**Task objective:** Convert the records below into a Markdown table with the columns Row and Line. Give each non-blank line its own row with its number, and leave out blank lines and the picture markers.
··· Provided records ···
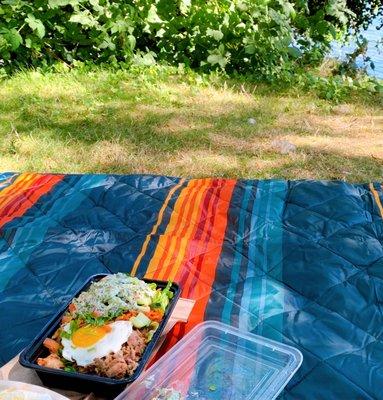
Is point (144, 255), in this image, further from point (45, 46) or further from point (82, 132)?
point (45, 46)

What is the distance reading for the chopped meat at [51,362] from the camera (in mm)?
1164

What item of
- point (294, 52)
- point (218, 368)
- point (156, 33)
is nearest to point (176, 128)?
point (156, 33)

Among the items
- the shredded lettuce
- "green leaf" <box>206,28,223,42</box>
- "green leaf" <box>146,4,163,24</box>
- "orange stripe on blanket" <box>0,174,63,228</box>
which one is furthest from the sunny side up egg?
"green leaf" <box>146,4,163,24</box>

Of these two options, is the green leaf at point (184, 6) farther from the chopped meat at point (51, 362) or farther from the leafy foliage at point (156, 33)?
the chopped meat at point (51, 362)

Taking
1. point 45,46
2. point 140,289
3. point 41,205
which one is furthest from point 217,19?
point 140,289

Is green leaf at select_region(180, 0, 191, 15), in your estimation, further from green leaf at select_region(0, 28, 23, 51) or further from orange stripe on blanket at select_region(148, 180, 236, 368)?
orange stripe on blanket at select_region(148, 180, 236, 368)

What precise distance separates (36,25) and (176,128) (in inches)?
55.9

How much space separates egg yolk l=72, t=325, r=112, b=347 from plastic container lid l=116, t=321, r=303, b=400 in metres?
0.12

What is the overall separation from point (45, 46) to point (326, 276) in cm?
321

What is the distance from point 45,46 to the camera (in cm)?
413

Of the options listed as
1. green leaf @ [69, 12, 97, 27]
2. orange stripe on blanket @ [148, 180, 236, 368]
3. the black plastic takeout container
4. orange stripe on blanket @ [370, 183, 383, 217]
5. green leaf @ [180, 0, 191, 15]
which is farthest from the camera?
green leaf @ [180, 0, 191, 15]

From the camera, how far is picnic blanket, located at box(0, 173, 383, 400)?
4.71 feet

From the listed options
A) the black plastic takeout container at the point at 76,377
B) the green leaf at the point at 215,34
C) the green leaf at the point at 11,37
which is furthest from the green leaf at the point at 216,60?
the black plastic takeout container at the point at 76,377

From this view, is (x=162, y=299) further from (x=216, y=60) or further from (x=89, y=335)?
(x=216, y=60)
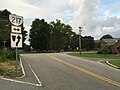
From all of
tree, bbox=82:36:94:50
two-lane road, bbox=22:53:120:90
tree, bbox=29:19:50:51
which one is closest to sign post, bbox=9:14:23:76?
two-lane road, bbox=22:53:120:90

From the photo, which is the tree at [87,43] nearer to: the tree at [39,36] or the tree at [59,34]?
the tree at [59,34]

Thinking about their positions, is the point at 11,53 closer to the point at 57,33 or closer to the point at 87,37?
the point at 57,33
···
**Written answer:**
| Row | Line |
|---|---|
| 1 | Is point (144, 255), in this image, further from point (45, 46) or further from point (82, 132)? |
| 2 | point (45, 46) |
| 3 | What is the distance reading for the chopped meat at [51,362] from the camera (in mm)? |
| 4 | 1164 |
| 5 | What item of |
| 6 | - point (294, 52) |
| 7 | - point (218, 368) |
| 8 | - point (156, 33) |
| 9 | is nearest to point (176, 128)? |
| 10 | point (156, 33) |
| 11 | Among the items |
| 12 | - the shredded lettuce |
| 13 | - "green leaf" <box>206,28,223,42</box> |
| 14 | - "green leaf" <box>146,4,163,24</box> |
| 15 | - "orange stripe on blanket" <box>0,174,63,228</box> |
| 16 | which one is furthest from the sunny side up egg? |
| 17 | "green leaf" <box>146,4,163,24</box> |
| 18 | Of these two options, is the green leaf at point (184, 6) farther from the chopped meat at point (51, 362) or farther from the leafy foliage at point (156, 33)? |
| 19 | the chopped meat at point (51, 362) |
| 20 | Taking |
| 21 | 1. point 45,46 |
| 22 | 2. point 140,289 |
| 23 | 3. point 41,205 |
| 24 | which one is furthest from point 217,19? |
| 25 | point 140,289 |
| 26 | Is green leaf at select_region(180, 0, 191, 15), in your estimation, further from green leaf at select_region(0, 28, 23, 51) or further from orange stripe on blanket at select_region(148, 180, 236, 368)? |
| 27 | orange stripe on blanket at select_region(148, 180, 236, 368) |
| 28 | What precise distance separates (36,25) and (176,128) (in inches)? |
| 29 | 55.9 |
| 30 | How much space separates egg yolk l=72, t=325, r=112, b=347 from plastic container lid l=116, t=321, r=303, b=400 in metres? |
| 31 | 0.12 |
| 32 | What is the overall separation from point (45, 46) to point (326, 276) in cm? |
| 33 | 321 |
| 34 | What is the distance from point 45,46 to the camera (in cm)? |
| 35 | 413 |
| 36 | Of the options listed as |
| 37 | 1. green leaf @ [69, 12, 97, 27] |
| 38 | 2. orange stripe on blanket @ [148, 180, 236, 368] |
| 39 | 3. the black plastic takeout container |
| 40 | 4. orange stripe on blanket @ [370, 183, 383, 217] |
| 41 | 5. green leaf @ [180, 0, 191, 15] |
| 42 | which is farthest from the camera? |
| 43 | green leaf @ [180, 0, 191, 15] |
| 44 | From the camera, how far is picnic blanket, located at box(0, 173, 383, 400)? |
| 45 | 4.71 feet |
| 46 | From the listed options |
| 47 | A) the black plastic takeout container at the point at 76,377 |
| 48 | B) the green leaf at the point at 215,34 |
| 49 | C) the green leaf at the point at 11,37 |
| 50 | which is furthest from the green leaf at the point at 216,60? |
| 51 | the black plastic takeout container at the point at 76,377 |
| 52 | From this view, is (x=162, y=299) further from (x=216, y=60) or further from (x=89, y=335)? |
| 53 | (x=216, y=60) |
| 54 | From all of |
| 55 | tree, bbox=82:36:94:50 |
| 56 | two-lane road, bbox=22:53:120:90 |
| 57 | tree, bbox=29:19:50:51 |
| 58 | which one is closest to sign post, bbox=9:14:23:76? |
| 59 | two-lane road, bbox=22:53:120:90 |
| 60 | From the photo, which is the tree at [87,43] nearer to: the tree at [39,36] or the tree at [59,34]? |
| 61 | the tree at [59,34] |
| 62 | Thinking about their positions, is the point at 11,53 closer to the point at 57,33 or closer to the point at 87,37? |
| 63 | the point at 57,33 |